(Extracted material begins)
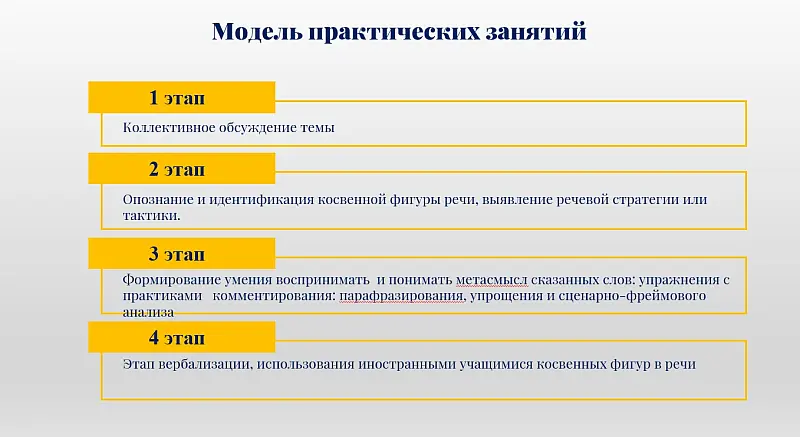 Модель практических занятий

1 этап

Коллективное обсуждение темы

2 этап

Опознание и идентификация косвенной фигуры речи, выявление речевой стратегии или тактики.

3 этап

Формирование умения воспринимать и понимать метасмысл сказанных слов: упражнения с практиками комментирования: парафразирования, упрощения и сценарно-фреймового анализа

4 этап

Этап вербализации, использования иностранными учащимися косвенных фигур в речи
(Extracted material ends)
■ **What you will do**: From the first line to the last, give the data again exactly, but without pictures.

■ **Exercise result**:
 Модель практических занятий

1 этап

Коллективное обсуждение темы

2 этап

Опознание и идентификация косвенной фигуры речи, выявление речевой стратегии или тактики.

3 этап

Формирование умения воспринимать и понимать метасмысл сказанных слов: упражнения с практиками комментирования: парафразирования, упрощения и сценарно-фреймового анализа

4 этап

Этап вербализации, использования иностранными учащимися косвенных фигур в речи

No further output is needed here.